I'm sure Mr Hague would gladly have done without the topical footnote but in truth every atrocity since last Wednesday has helped preserve him from accusations of redundant repetition. Because this was the second week in which Mr Hague had selected this topic as the theme of his questions and the second week in which he had devoted all his ammunition to the one issue. Which either means he believes he has found a genuine weak spot in the Government's performance or that there's absolutely nothing else he feels confident about raising. It is, I think, the former but that only amplifies the question of whether this particular weak spot should be in play at all.
For the Labour Party there is something irresponsible about Mr Hague's persistent prodding. They see him as a man trying to find out how far he can press his forefinger into a baby's fontanelle, that soft divot in the skull where the bones have not quite knitted. It's easy to do this and it looks quite dramatic but you have to be careful you don't actually kill the baby. For Labour the Good Friday Agreement is a cherished infant that will not easily survive such treatment. For the Tories, the Prime Minister's refusal to consider halting the release of terrorist prisoners is a fatal indulgence, rather than the protection of a delicate child. They are perfectly entitled to point out that the baby's head is an odd shape, they say, and that pressure must be applied to correct it. Both positions were elaborated last week but yesterday the difference of opinion was a little hotter in manner, the mutual accusations less guarded.
"I don't doubt that the Leader of the Opposition is well-intentioned on this," said Mr Blair "but I do believe he's been dragged along by others who aren't." He jabbed his finger sternly at the ill-disciplined backbench hounds he believed had tugged Mr Hague off-balance.

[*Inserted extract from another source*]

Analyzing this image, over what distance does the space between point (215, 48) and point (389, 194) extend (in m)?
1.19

Mr Blair has one very good argument against the Conservative position and several rather weaker ones. Oddly, he spends more time on the latter than the former. He summed the good argument up in a balanced soundbite: "It may be an imperfect process and an imperfect peace, but it is better than no process and no peace." The weaker arguments are those that incorporate statistics about the year- on-year figures for punishment beatings (which, oddly, seem to suggest that men who have just had their kneecaps reduced to puree might take comfort from being part of a diminishing trend) or those that piously attempt to invoke the principle of bi-partisanship on Northern Ireland issues. This can't help but sound either whiney - the protest of a small boy who has taken his turn in goal and now finds the gesture is not reciprocated - or self- serving, as if every element of government policy on this crucial issue was to be permanently off-limits.
He does far better when he reminds the Opposition that it is he, and not it, who has to make such difficult decisions and how grave an error could be - a brief statement of sole parental care against which Tory rhetoric is far less effective.